**Problem requirements:** Output each record below exactly, and include all of them.

##### Data section #####

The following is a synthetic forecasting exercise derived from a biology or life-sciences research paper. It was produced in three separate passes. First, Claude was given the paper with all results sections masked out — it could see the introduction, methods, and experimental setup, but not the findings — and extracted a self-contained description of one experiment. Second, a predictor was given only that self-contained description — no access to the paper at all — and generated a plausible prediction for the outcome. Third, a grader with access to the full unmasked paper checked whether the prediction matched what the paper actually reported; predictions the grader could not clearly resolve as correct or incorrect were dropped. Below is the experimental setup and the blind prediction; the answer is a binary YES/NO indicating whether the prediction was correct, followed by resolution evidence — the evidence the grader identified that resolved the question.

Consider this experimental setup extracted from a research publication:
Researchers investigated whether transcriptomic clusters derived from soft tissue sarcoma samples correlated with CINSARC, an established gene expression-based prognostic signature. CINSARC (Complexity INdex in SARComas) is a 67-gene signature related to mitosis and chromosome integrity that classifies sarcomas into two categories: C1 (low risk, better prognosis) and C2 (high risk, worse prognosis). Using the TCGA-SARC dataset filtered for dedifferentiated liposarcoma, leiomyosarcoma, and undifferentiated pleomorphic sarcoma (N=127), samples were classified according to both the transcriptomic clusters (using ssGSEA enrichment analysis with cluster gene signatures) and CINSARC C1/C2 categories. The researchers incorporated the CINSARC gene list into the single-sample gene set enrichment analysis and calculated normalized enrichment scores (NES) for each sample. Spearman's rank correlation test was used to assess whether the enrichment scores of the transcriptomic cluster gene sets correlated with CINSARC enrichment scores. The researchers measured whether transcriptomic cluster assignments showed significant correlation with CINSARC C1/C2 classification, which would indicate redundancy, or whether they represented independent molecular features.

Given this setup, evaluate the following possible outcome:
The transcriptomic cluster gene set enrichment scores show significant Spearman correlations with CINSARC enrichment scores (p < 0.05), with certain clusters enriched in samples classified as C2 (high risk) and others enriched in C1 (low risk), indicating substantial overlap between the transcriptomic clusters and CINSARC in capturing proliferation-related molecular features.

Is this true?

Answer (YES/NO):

#####

**Solution for this problem:**
The following is a synthetic forecasting exercise derived from a biology or life-sciences research paper. It was produced in three separate passes. First, Claude was given the paper with all results sections masked out — it could see the introduction, methods, and experimental setup, but not the findings — and extracted a self-contained description of one experiment. Second, a predictor was given only that self-contained description — no access to the paper at all — and generated a plausible prediction for the outcome. Third, a grader with access to the full unmasked paper checked whether the prediction matched what the paper actually reported; predictions the grader could not clearly resolve as correct or incorrect were dropped. Below is the experimental setup and the blind prediction; the answer is a binary YES/NO indicating whether the prediction was correct, followed by resolution evidence — the evidence the grader identified that resolved the question.

Consider this experimental setup extracted from a research publication:
Researchers investigated whether transcriptomic clusters derived from soft tissue sarcoma samples correlated with CINSARC, an established gene expression-based prognostic signature. CINSARC (Complexity INdex in SARComas) is a 67-gene signature related to mitosis and chromosome integrity that classifies sarcomas into two categories: C1 (low risk, better prognosis) and C2 (high risk, worse prognosis). Using the TCGA-SARC dataset filtered for dedifferentiated liposarcoma, leiomyosarcoma, and undifferentiated pleomorphic sarcoma (N=127), samples were classified according to both the transcriptomic clusters (using ssGSEA enrichment analysis with cluster gene signatures) and CINSARC C1/C2 categories. The researchers incorporated the CINSARC gene list into the single-sample gene set enrichment analysis and calculated normalized enrichment scores (NES) for each sample. Spearman's rank correlation test was used to assess whether the enrichment scores of the transcriptomic cluster gene sets correlated with CINSARC enrichment scores. The researchers measured whether transcriptomic cluster assignments showed significant correlation with CINSARC C1/C2 classification, which would indicate redundancy, or whether they represented independent molecular features.

Given this setup, evaluate the following possible outcome:
The transcriptomic cluster gene set enrichment scores show significant Spearman correlations with CINSARC enrichment scores (p < 0.05), with certain clusters enriched in samples classified as C2 (high risk) and others enriched in C1 (low risk), indicating substantial overlap between the transcriptomic clusters and CINSARC in capturing proliferation-related molecular features.

Is this true?

Answer (YES/NO):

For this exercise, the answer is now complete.